As family patriarch Paul Sr.'s divisiveness caused major tension with head bikebuilder Paul Jr. and others in the shop, Mikey was always the show's soul -- the lovable, goofy comic relief sorely needed to get between the two territorial bears clawing each other's faces off. Without Mikey, the show never would have lasted the seven years it's been on.
Think about it. Here's essentially every episode of 'American Chopper' in a nutshell: Design and conceptualize a new bike, yell for 40 minutes, show off shiny new bike. To break up the monotony of the same thing happening every episode, there needed to be something that had a bit of spontaneity and flair. That was Mikey.
He seemed to be the only one who could diffuse Senior's tyrannical grip on the shop, whether it was via slapstick comedy or his inherent ineptitude around the shop.
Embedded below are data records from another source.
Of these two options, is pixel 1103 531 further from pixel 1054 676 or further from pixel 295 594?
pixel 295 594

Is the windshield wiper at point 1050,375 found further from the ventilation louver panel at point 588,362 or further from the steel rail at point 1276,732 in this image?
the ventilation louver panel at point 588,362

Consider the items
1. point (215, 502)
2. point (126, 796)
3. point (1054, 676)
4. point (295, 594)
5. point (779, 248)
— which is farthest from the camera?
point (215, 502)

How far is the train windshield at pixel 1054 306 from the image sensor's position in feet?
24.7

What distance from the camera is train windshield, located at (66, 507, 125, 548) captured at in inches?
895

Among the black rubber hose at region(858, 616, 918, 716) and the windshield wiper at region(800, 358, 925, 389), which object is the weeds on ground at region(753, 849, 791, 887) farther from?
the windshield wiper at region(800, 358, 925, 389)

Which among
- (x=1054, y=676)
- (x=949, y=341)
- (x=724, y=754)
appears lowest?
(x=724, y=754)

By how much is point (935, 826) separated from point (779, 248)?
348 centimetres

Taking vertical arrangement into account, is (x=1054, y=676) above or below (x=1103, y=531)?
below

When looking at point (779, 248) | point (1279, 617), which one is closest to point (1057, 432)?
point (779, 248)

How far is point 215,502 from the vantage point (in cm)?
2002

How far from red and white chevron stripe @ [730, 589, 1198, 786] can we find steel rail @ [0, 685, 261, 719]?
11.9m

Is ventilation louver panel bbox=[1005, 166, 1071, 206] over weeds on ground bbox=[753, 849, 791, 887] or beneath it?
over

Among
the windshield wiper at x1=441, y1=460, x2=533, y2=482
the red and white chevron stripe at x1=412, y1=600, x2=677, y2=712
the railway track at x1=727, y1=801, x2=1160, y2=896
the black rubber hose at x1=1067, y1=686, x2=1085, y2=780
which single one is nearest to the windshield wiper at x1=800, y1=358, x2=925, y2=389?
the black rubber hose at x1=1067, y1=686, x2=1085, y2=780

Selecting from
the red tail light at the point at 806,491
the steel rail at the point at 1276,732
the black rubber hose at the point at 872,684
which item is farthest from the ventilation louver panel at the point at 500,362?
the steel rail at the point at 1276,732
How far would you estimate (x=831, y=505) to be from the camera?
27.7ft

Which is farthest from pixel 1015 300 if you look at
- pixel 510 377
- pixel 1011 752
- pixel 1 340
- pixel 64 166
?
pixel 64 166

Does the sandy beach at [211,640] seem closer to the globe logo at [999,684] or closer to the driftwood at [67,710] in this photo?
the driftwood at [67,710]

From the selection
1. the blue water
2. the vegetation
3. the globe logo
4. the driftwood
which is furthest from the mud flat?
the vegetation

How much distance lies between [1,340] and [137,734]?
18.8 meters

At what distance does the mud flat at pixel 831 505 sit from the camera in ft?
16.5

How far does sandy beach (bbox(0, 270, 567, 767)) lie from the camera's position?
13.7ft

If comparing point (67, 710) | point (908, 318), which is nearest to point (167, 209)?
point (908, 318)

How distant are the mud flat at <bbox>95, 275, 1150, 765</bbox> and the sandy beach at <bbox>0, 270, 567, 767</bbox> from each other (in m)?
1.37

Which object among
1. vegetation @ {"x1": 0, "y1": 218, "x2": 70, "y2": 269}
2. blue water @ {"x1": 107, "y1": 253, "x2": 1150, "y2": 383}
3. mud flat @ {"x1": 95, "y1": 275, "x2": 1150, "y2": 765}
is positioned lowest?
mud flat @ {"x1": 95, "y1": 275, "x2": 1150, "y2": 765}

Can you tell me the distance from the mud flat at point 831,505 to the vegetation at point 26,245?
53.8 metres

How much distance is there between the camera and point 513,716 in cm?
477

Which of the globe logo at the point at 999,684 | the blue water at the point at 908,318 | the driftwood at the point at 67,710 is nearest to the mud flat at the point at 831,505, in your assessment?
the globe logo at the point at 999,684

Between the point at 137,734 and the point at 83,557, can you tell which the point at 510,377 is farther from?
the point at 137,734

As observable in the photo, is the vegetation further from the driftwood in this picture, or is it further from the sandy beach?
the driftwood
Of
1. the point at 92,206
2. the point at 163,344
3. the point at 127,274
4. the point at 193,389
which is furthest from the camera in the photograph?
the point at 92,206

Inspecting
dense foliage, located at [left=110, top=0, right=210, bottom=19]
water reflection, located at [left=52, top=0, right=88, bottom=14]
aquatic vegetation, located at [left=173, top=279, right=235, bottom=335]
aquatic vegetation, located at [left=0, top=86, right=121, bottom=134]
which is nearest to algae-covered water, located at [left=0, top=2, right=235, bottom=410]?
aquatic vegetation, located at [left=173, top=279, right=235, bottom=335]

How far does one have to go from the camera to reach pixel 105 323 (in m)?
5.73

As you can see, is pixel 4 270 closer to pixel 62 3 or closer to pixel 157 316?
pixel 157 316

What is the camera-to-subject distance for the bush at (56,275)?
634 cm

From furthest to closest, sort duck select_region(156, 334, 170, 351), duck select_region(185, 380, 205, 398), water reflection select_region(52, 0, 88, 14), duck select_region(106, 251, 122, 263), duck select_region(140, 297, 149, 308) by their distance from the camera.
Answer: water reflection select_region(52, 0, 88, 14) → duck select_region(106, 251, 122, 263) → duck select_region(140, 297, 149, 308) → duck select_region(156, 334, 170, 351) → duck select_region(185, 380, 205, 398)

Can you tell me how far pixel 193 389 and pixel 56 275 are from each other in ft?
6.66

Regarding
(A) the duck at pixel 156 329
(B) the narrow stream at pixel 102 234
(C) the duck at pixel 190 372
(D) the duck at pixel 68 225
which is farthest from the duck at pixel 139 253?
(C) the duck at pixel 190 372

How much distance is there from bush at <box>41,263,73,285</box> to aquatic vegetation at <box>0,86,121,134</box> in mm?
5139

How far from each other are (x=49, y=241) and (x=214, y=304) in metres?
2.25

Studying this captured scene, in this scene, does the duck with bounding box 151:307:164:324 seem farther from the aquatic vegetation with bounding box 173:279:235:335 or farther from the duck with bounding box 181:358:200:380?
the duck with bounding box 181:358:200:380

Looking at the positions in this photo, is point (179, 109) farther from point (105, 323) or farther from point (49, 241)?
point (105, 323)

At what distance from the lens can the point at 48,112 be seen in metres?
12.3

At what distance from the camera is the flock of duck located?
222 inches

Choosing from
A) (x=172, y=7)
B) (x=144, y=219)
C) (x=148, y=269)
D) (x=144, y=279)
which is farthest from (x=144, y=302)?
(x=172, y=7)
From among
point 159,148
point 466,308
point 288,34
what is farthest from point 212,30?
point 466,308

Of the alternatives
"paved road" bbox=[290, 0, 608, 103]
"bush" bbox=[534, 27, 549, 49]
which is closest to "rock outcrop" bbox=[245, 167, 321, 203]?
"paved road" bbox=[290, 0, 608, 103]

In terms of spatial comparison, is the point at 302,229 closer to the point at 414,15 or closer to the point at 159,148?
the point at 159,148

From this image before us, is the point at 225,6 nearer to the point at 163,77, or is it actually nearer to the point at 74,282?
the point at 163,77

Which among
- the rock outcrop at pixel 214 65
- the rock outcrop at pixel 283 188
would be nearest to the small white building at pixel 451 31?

As Paul Jr. pranced around in mirrored sunglasses and a beard that looked like it was finely honed with an Exacto knife, Mikey oafed about with hair that hasn't seen a comb since the millenium and a carelessness about life that made everyone else seem like egomaniacal fools. As the show and machismo among the rest of the crew grew, Mikey was the same guy in season six that he was in season one.
In a massive throwdown last year, Junior screamed that OCC "would go to sh-t" if he weren't the one in charge of design. Then, in true hotheaded Teutul style, a chair was launched at a wall (really, are we 12 years old? Grown men having these types of tantrums with such frequency is quite unsettling). Looking to follow suit in an equally inefficient and barbaric manner, Papa Teutul then raged against the machine ... only the machine in this case was a garbage can.
"I'm still getting stepped on, and I need to make a separation," Senior told the New York Daily News last October. "My health was starting to deteriorate."
It's no wonder Mikey is the funny, lax one. He likely had to morph his personality and temperament that way as a defense mechanism. Otherwise, he'd be just as violent and aneurysm-prone as the rest of his family.
The shop tension eventually led to Paul Jr. leaving OCC to start his own design firm, and Paul Sr. eventually sued Paul Jr. for $1 million in stock options according to TMZ. And while a separation from Junior was in need, Teutul didn't foresee the show's demise just yet. "I think I've got another two or three years, maybe," he said of the show in October 2009.